STATED PROBLEM - Extract exactly the range of lines bounded by the line containing "From this photograph" and the final line of the listing, both ends included, and no other lines.

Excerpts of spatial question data
+++++
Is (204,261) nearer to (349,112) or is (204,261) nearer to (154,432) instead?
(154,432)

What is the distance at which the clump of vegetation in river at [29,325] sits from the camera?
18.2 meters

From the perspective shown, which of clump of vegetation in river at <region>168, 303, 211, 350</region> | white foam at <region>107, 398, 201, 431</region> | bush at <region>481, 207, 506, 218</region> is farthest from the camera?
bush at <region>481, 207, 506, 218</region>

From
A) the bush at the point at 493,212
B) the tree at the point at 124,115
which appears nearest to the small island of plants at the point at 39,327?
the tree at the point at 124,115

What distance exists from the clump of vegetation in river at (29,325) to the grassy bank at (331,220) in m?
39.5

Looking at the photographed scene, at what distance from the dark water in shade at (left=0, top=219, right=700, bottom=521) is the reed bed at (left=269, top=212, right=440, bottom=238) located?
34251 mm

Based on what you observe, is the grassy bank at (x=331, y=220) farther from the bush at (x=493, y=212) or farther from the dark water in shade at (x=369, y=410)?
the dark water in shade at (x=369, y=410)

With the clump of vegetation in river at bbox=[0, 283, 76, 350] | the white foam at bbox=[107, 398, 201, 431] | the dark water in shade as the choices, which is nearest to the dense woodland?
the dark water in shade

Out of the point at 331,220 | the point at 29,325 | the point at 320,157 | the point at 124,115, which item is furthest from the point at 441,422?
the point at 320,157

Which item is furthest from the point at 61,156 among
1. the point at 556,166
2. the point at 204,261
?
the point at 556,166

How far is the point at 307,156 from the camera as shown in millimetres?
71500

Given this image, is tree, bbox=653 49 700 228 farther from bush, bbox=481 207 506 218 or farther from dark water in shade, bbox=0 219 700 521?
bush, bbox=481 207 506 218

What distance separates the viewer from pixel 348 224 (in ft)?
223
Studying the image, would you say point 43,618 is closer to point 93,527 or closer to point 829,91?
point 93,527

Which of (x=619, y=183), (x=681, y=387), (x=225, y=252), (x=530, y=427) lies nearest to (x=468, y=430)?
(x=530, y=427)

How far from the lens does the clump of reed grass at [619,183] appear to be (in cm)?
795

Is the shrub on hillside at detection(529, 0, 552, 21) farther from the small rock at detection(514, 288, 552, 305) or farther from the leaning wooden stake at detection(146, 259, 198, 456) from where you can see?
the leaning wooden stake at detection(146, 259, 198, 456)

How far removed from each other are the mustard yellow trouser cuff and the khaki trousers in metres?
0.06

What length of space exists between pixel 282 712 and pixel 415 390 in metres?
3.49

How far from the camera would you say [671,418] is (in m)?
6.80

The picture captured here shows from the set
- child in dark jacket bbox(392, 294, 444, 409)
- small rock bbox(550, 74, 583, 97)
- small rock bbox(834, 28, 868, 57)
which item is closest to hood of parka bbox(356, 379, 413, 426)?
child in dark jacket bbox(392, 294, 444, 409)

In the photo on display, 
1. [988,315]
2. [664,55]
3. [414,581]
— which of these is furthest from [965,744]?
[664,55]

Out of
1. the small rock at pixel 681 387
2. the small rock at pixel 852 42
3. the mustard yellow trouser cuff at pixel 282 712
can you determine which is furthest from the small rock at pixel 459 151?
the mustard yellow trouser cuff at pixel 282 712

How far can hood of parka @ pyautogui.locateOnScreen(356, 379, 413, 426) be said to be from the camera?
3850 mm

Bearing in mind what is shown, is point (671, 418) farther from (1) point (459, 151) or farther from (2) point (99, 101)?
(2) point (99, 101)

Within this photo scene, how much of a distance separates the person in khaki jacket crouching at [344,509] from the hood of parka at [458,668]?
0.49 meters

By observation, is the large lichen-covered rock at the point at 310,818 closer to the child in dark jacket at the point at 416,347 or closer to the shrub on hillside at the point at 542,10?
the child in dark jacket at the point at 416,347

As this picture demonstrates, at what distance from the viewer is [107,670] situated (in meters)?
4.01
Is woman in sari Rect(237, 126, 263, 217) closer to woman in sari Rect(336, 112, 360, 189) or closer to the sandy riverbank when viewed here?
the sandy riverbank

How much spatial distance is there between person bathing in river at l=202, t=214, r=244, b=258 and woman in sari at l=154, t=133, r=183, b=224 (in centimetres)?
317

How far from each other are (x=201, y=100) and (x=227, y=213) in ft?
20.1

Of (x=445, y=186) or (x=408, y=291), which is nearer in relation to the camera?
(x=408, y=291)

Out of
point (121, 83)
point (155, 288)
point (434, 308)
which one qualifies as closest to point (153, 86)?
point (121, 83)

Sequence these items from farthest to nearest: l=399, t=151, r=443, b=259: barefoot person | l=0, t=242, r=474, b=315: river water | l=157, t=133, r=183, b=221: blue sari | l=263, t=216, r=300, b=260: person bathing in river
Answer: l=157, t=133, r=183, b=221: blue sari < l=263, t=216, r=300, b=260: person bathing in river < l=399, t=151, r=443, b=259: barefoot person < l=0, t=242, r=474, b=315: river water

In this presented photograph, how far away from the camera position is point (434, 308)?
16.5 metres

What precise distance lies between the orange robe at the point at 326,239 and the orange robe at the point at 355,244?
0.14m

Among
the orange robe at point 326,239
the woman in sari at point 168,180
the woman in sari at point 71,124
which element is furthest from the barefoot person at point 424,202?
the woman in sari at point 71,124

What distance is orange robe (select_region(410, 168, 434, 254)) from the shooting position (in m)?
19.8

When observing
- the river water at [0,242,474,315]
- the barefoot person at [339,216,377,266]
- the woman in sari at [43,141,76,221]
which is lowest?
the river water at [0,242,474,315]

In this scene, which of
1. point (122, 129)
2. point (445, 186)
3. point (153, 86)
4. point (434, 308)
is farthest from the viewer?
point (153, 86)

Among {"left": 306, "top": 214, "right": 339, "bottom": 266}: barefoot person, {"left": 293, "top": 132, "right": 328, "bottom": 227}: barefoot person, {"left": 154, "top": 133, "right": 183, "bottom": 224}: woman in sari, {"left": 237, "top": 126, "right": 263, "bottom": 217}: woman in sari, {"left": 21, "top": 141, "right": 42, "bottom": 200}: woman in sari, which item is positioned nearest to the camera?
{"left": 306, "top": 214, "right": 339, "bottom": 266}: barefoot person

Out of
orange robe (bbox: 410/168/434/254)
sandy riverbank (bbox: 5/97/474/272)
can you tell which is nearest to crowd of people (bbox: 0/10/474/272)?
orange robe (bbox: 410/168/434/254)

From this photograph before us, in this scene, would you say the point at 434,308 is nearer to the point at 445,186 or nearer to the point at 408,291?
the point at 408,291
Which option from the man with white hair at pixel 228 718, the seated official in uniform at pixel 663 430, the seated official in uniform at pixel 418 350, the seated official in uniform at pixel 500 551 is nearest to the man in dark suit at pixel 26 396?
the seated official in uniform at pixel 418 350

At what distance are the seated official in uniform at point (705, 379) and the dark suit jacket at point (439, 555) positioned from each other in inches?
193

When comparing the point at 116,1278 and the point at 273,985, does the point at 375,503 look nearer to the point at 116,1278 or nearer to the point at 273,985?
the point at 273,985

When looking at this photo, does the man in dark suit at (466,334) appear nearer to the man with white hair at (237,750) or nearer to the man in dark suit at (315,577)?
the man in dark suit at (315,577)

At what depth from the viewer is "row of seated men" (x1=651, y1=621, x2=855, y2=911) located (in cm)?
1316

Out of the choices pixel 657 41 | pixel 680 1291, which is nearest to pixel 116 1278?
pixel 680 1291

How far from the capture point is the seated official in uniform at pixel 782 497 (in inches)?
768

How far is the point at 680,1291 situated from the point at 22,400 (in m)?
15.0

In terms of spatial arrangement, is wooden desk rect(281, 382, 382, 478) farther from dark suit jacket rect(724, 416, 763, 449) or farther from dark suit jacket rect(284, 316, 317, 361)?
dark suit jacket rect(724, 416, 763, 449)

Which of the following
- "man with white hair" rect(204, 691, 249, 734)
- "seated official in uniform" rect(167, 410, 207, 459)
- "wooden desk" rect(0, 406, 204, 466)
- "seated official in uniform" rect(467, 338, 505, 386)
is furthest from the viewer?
+++++
TASK ANSWER -
From this photograph before us, in this scene, would you say the point at 434,308 is nearer to the point at 445,186 or nearer to the point at 408,291?
the point at 408,291
Which option from the man with white hair at pixel 228 718, the seated official in uniform at pixel 663 430, the seated official in uniform at pixel 418 350, the seated official in uniform at pixel 500 551 is nearest to the man in dark suit at pixel 26 396?
the seated official in uniform at pixel 418 350

At what distance are the seated official in uniform at point (705, 379) and the dark suit jacket at point (439, 555) positioned from each other in inches?
193

When comparing the point at 116,1278 and the point at 273,985, does the point at 375,503 look nearer to the point at 116,1278 or nearer to the point at 273,985?
the point at 273,985

When looking at this photo, does the man in dark suit at (466,334) appear nearer to the man with white hair at (237,750) or nearer to the man in dark suit at (315,577)?
the man in dark suit at (315,577)

At what depth from the viewer is "row of seated men" (x1=651, y1=621, x2=855, y2=911) located (in cm)?
1316

Out of the choices pixel 657 41 | pixel 680 1291, which is nearest to pixel 116 1278?
pixel 680 1291

How far from the capture point is the seated official in uniform at pixel 782 497 (in inches)?
768

How far is the point at 680,1291 situated from the point at 22,400 (in m)?
15.0

In terms of spatial arrangement, is wooden desk rect(281, 382, 382, 478) farther from dark suit jacket rect(724, 416, 763, 449) or farther from dark suit jacket rect(284, 316, 317, 361)?
dark suit jacket rect(724, 416, 763, 449)

Which of the following
- "man with white hair" rect(204, 691, 249, 734)
- "seated official in uniform" rect(167, 410, 207, 459)
- "wooden desk" rect(0, 406, 204, 466)
- "seated official in uniform" rect(467, 338, 505, 386)
is furthest from the viewer?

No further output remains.